Dass aus den Sternstunden einmal so eine Erfolgsgeschichte wird, hätte wohl selbst sie nicht vorhergesehen. "Ich kann mich noch sehr gut an meine allererste Sendung mit Oliver Baier erinnern und gar nicht glauben, dass sie schon 35 Jahre her sein soll", so Rogers.

Und schwelgt in Erinnerungen: "Seither bin ich unglaubliche 1.800 Sonntage on Air gewesen.
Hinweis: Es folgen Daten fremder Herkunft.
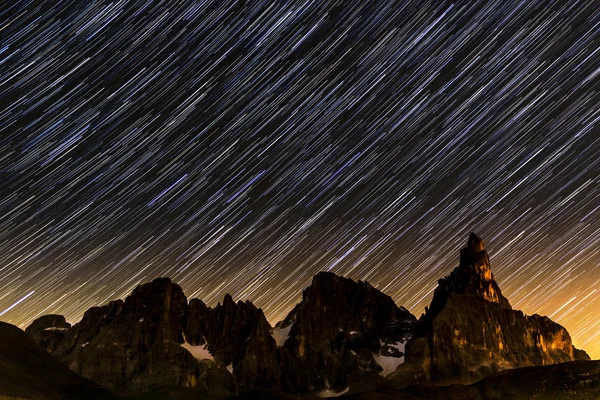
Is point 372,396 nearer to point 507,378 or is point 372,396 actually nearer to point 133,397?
point 507,378

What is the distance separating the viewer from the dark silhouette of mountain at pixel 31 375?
114 m

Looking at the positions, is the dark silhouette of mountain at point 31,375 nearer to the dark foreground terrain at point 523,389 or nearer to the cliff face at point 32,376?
the cliff face at point 32,376

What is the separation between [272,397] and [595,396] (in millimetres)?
66615

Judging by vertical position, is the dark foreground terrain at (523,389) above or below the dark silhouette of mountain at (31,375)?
below

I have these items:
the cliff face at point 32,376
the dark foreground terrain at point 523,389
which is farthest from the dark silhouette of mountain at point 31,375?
the dark foreground terrain at point 523,389

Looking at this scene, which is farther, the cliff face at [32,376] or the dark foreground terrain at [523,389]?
the dark foreground terrain at [523,389]

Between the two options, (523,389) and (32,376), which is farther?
(523,389)

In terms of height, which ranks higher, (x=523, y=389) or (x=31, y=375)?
(x=31, y=375)

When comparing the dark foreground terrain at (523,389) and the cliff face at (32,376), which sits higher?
the cliff face at (32,376)

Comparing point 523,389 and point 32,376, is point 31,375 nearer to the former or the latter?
point 32,376

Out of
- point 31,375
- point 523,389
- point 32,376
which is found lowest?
point 523,389

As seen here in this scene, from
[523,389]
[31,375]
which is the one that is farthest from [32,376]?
[523,389]

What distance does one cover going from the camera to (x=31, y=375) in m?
136

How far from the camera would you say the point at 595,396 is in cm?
11619
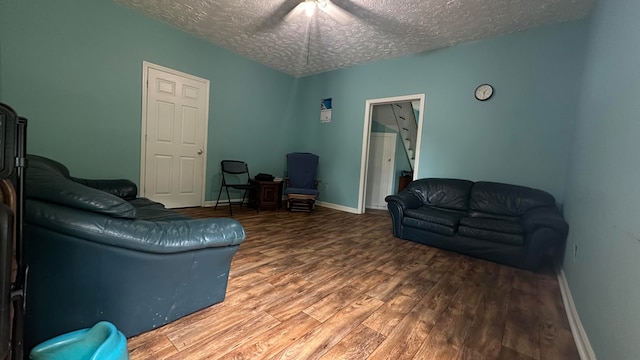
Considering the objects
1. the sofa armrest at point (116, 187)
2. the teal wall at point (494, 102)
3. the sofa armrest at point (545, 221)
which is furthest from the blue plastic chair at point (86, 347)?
the teal wall at point (494, 102)

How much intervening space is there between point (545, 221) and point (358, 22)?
2947 millimetres

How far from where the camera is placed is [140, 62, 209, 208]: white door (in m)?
3.56

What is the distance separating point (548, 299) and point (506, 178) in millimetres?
1781

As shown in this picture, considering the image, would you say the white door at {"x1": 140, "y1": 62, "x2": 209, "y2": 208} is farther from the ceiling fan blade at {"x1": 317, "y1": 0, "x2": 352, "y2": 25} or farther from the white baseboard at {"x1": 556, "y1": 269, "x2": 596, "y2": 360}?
the white baseboard at {"x1": 556, "y1": 269, "x2": 596, "y2": 360}

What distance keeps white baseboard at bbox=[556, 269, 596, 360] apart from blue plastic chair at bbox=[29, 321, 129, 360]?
6.89ft

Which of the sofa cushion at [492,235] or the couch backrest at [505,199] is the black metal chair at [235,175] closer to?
the sofa cushion at [492,235]

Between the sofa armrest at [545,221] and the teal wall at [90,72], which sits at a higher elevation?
the teal wall at [90,72]

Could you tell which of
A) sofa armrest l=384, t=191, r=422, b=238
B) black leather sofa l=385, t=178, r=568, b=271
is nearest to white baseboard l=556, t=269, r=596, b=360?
black leather sofa l=385, t=178, r=568, b=271

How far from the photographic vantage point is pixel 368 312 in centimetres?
158

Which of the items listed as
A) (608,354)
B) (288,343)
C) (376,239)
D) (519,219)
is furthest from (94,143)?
(519,219)

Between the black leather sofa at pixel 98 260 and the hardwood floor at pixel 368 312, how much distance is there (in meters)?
0.20

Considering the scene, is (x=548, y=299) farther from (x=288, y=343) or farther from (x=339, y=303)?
(x=288, y=343)

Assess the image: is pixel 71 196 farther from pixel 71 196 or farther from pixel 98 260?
pixel 98 260

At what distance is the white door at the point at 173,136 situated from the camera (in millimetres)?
Answer: 3564
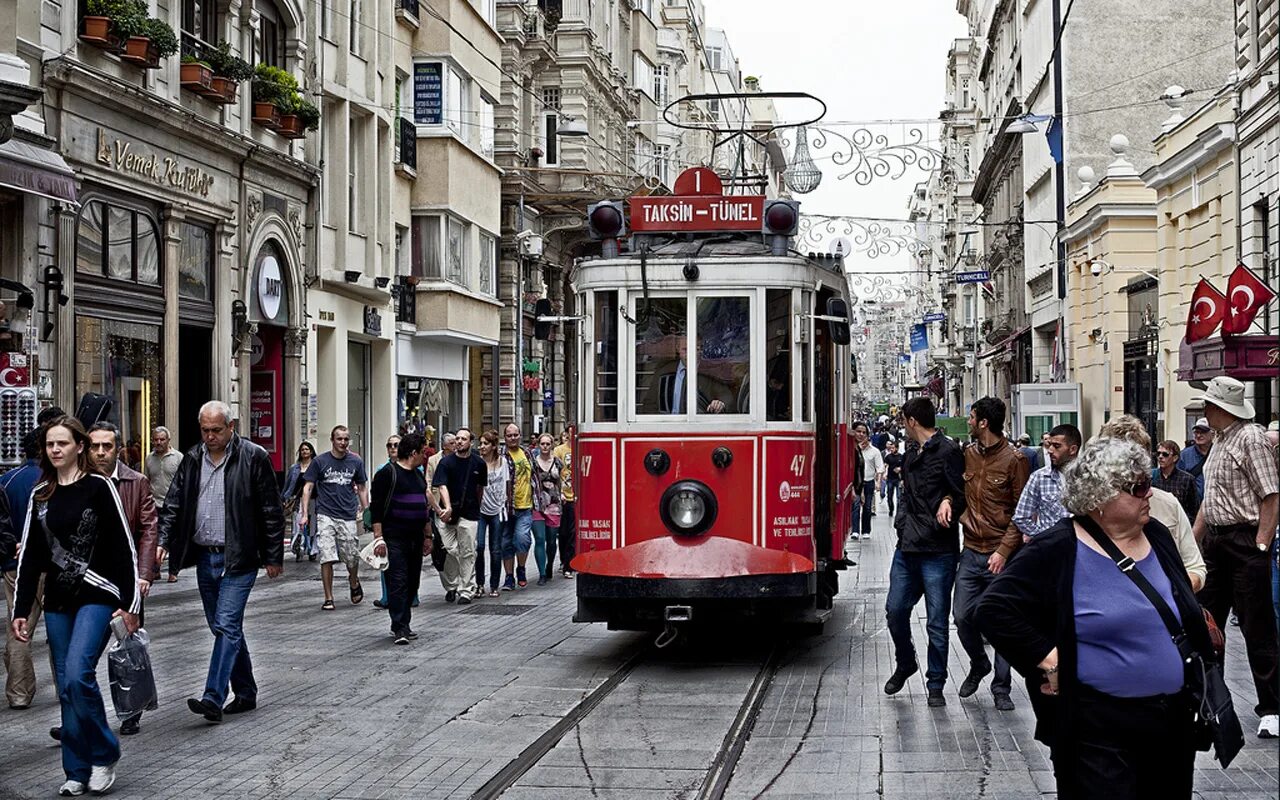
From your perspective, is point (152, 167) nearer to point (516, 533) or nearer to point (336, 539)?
point (516, 533)

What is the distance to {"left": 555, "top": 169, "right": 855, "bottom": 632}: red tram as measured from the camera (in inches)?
457

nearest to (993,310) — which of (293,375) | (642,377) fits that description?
(293,375)

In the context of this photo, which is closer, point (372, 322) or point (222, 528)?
point (222, 528)

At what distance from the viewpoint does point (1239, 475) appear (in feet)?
29.3

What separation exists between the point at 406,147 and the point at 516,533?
15.2 meters

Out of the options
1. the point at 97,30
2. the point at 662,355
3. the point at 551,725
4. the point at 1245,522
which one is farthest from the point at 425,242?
the point at 1245,522

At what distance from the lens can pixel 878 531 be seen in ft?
96.3

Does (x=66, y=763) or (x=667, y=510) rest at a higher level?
(x=667, y=510)

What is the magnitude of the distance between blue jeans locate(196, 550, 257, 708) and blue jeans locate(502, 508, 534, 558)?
27.4 ft

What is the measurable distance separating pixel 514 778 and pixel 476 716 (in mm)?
1836

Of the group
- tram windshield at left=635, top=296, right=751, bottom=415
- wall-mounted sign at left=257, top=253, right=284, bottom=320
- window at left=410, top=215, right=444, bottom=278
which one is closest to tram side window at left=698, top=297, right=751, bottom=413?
tram windshield at left=635, top=296, right=751, bottom=415

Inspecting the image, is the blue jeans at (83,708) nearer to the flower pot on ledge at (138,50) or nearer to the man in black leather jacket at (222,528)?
the man in black leather jacket at (222,528)

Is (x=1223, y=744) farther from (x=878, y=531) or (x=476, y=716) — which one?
(x=878, y=531)

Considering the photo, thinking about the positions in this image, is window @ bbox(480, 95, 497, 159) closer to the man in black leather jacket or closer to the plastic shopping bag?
the man in black leather jacket
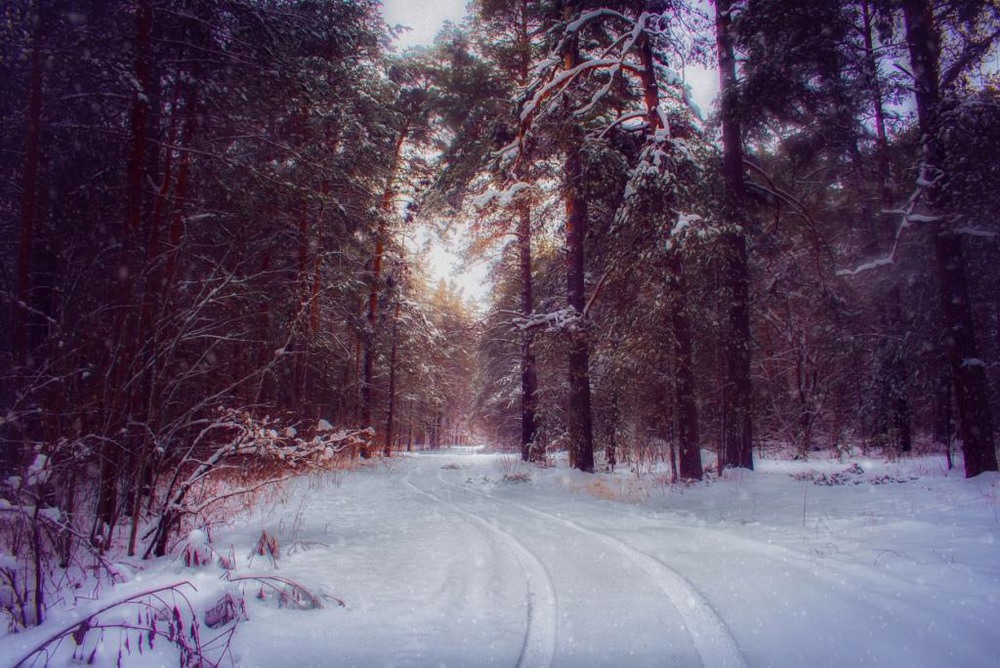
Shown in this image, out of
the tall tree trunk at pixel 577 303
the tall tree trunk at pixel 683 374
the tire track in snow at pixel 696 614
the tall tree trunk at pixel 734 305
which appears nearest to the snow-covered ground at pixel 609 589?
the tire track in snow at pixel 696 614

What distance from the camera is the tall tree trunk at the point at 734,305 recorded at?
33.1ft

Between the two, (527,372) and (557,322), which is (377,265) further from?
(557,322)

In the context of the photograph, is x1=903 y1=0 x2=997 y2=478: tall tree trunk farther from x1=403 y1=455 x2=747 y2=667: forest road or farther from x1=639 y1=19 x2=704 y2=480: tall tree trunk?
x1=403 y1=455 x2=747 y2=667: forest road

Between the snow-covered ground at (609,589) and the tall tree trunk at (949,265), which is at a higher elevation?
the tall tree trunk at (949,265)

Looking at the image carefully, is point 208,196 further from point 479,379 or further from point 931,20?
point 479,379

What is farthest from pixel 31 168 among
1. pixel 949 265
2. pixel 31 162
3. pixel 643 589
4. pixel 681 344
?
pixel 949 265

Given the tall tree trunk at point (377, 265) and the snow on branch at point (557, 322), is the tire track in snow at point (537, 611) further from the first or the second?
the tall tree trunk at point (377, 265)

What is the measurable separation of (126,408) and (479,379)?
22.9 meters

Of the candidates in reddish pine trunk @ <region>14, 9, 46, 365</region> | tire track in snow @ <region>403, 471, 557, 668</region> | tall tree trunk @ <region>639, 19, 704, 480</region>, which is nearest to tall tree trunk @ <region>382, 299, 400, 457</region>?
tall tree trunk @ <region>639, 19, 704, 480</region>

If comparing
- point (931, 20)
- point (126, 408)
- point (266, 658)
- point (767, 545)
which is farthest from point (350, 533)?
point (931, 20)

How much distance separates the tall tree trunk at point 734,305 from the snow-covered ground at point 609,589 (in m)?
3.80

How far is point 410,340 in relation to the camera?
2092 centimetres

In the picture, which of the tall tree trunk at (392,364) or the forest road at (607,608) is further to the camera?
the tall tree trunk at (392,364)

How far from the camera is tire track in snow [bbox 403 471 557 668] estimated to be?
2449 millimetres
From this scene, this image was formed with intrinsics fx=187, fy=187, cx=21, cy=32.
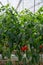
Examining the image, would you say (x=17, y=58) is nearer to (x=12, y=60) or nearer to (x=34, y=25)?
(x=12, y=60)

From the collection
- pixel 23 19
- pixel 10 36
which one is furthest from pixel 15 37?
pixel 23 19

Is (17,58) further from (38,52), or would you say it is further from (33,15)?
(33,15)

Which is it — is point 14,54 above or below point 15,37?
below

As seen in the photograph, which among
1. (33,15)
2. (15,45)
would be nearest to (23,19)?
(33,15)

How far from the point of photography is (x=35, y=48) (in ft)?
3.03

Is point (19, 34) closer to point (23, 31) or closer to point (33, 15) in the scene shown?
point (23, 31)

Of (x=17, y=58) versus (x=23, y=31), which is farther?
(x=17, y=58)

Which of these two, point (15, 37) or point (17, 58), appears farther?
point (17, 58)

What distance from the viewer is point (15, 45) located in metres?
0.92

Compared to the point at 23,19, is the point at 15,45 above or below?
below

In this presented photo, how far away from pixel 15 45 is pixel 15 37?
40 millimetres

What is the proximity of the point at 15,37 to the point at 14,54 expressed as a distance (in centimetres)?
12

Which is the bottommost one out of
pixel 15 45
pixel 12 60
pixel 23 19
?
pixel 12 60

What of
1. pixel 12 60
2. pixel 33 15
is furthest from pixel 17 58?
pixel 33 15
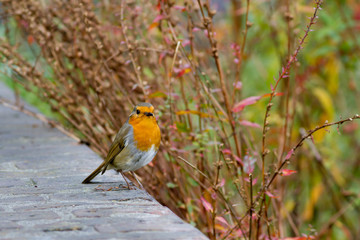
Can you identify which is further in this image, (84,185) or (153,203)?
(84,185)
Die Ö3-'Sternstunden' haben mein Leben nicht nur verändert, sie sind auch ein wesentlicher Bestandteil davon geworden."

Dankbar zeigt sie sich auch für ihr Umfeld, ihre Kollegen. "An dieser Stelle möchte mich beim gesamten Ö3-Team, meinen Moderatoren und natürlich auch bei den tausenden Anrufern bedanken. Teamwork makes the dream work."

Ein Leben für die Sterne

Was viele nicht wissen, für ihre Show stellt Rogers alles zurück. "Ich habe noch nie eine Sendung verpasst", betont sie im Gespräch mit "Heute". Selbst Urlaube werden rund um die "Sternstunden" geplant, länger als eine Woche war sie nie weg. Auch Krankheit konnte sie nie stoppen – sogar während Corona blieb die Sendung durchgehend zu hören.

Ein Ende? Für sie aktuell kein Thema. "Ich möchte wirklich bis zuletzt arbeiten. Die Sternstunden erfüllen mich sehr", grinst sie zufrieden und bescheiden. Denn, eines ist ihr auch nach all den Jahren nicht wirklich bewusst: Dass sie zu den bekanntesten Menschen im ganzen Land zählt!